Natalia Akopyants, PhD
Natalia Akopyants, PhD, is an instructor of molecular microbiology at Washington University School of Medicine. A native of Moscow, she earned her master’s degree in genetics from Lomonosov Moscow State University and her doctorate in molecular biology and genetics from the Russian Academy of Science/Institute of Bioorganic Chemistry. She then subsequently completed her postdoctoral training at Washington University in St. Louis.
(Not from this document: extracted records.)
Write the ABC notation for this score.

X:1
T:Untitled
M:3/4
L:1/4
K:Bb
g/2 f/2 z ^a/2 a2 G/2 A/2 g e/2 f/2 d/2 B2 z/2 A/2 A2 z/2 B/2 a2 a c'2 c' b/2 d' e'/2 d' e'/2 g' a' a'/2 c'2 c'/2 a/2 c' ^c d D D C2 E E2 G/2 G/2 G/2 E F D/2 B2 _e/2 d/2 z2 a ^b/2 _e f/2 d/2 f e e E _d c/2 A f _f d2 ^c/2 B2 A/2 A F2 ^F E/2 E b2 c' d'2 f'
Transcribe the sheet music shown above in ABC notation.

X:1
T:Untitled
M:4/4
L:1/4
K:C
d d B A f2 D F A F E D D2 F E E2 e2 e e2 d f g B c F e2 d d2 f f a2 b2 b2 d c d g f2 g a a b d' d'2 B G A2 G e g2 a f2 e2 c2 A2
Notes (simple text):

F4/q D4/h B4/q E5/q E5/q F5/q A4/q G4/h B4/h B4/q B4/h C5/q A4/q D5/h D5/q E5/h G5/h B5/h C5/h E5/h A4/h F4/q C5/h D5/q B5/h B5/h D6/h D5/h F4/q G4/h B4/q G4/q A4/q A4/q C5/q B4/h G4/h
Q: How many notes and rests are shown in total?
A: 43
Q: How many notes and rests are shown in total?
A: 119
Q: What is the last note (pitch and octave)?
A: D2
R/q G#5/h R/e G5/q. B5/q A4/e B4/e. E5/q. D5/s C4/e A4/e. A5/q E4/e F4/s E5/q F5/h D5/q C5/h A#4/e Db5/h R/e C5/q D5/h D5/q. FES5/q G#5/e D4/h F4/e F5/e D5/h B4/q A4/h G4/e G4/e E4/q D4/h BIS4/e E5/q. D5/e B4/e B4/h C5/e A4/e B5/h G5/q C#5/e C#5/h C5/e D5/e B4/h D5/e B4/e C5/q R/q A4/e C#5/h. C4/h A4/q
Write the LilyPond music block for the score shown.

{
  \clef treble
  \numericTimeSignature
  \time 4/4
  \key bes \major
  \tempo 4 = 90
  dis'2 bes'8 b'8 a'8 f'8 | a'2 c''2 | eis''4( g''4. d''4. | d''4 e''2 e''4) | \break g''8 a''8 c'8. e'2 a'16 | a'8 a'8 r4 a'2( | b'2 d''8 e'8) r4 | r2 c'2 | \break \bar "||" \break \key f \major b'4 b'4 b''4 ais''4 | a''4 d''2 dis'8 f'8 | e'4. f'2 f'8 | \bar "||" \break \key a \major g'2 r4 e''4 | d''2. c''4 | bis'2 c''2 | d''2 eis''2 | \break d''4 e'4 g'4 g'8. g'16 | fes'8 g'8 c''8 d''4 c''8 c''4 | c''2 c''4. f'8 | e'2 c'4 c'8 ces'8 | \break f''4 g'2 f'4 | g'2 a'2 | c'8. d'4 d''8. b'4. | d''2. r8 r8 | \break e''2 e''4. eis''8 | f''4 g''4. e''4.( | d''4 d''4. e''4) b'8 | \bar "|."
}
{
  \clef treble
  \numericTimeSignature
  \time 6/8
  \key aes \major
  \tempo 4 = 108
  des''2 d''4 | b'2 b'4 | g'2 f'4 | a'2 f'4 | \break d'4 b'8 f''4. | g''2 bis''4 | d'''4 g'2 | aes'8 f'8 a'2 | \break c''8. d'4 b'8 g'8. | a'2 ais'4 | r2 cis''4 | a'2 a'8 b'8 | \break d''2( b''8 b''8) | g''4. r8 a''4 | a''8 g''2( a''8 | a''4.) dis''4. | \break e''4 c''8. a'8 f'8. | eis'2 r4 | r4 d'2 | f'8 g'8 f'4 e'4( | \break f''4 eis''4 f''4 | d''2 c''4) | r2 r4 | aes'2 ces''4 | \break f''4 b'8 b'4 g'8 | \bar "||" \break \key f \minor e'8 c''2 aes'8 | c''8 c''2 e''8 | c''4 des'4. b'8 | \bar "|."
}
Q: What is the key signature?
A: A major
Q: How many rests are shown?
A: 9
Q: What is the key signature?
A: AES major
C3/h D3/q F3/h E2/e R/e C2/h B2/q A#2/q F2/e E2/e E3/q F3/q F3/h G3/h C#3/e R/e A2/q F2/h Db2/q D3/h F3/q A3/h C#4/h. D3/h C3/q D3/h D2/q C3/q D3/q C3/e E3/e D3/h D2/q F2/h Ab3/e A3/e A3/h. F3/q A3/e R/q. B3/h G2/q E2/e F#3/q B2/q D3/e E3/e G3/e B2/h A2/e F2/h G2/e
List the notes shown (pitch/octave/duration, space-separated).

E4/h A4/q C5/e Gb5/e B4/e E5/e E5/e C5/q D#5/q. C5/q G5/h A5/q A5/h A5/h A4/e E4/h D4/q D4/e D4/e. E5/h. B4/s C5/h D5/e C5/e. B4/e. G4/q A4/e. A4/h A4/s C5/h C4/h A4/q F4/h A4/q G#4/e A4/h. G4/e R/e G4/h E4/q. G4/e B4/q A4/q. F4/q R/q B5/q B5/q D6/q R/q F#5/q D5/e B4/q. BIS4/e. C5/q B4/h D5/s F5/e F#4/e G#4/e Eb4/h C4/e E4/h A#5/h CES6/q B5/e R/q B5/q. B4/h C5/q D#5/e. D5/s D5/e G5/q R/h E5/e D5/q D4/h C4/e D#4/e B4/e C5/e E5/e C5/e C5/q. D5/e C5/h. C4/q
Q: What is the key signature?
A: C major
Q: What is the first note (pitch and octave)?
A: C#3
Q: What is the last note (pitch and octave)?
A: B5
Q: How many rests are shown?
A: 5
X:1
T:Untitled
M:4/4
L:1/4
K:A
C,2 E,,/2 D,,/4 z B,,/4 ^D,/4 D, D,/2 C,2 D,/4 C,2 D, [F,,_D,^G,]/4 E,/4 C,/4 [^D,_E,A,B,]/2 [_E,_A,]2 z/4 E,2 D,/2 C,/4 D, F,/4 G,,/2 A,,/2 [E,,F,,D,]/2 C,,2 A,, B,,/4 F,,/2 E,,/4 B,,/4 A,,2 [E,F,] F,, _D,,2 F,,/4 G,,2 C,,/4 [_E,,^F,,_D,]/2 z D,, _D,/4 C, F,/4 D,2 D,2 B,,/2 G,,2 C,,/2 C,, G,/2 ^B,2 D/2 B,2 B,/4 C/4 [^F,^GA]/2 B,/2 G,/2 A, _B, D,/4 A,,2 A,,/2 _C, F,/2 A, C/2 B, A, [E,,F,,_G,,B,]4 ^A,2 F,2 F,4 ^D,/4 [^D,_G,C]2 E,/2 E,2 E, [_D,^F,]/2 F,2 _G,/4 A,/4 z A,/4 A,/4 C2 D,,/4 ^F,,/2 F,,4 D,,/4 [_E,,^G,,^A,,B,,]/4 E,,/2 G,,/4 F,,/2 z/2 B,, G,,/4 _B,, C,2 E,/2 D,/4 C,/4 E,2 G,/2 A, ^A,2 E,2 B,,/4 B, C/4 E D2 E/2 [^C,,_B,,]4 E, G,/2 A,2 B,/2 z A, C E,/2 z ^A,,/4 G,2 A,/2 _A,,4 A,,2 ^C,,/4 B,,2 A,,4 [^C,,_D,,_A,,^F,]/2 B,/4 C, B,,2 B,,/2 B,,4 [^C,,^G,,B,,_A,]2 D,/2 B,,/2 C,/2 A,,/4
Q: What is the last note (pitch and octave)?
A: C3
Akopyants is best known to the scientific community for her research on the genetics and pathogenesis of Helicobacter pylori, a bacteria that colonizes the stomach of most persons during their lives, causes chronic active gastritis, and constitutes a major risk factor for the development of duodenal and peptic ulcers and gastric carcinomas. She developed efficient, sensitive DNA fingerprinting methods for H. pylori, experiments that showed H. pylori to be a remarkably diverse species, and indicated that these fingerprinting methods should allow patterns of transmission of the bacterium in families and small population groups to be traced, and thus the spread of the infection to be minimized. She is also known for her genetic studies of Leishmania major, a causative agent of leishmaniasis, a widespread group of parasitic diseases varying from spontaneously healing skin lesions to fatal visceral disease. A recipient of several awards, she has authored more than 60 abstracts and manuscripts. At Washington University, she serves on the Committee on Admissions and is very interested and active in community service.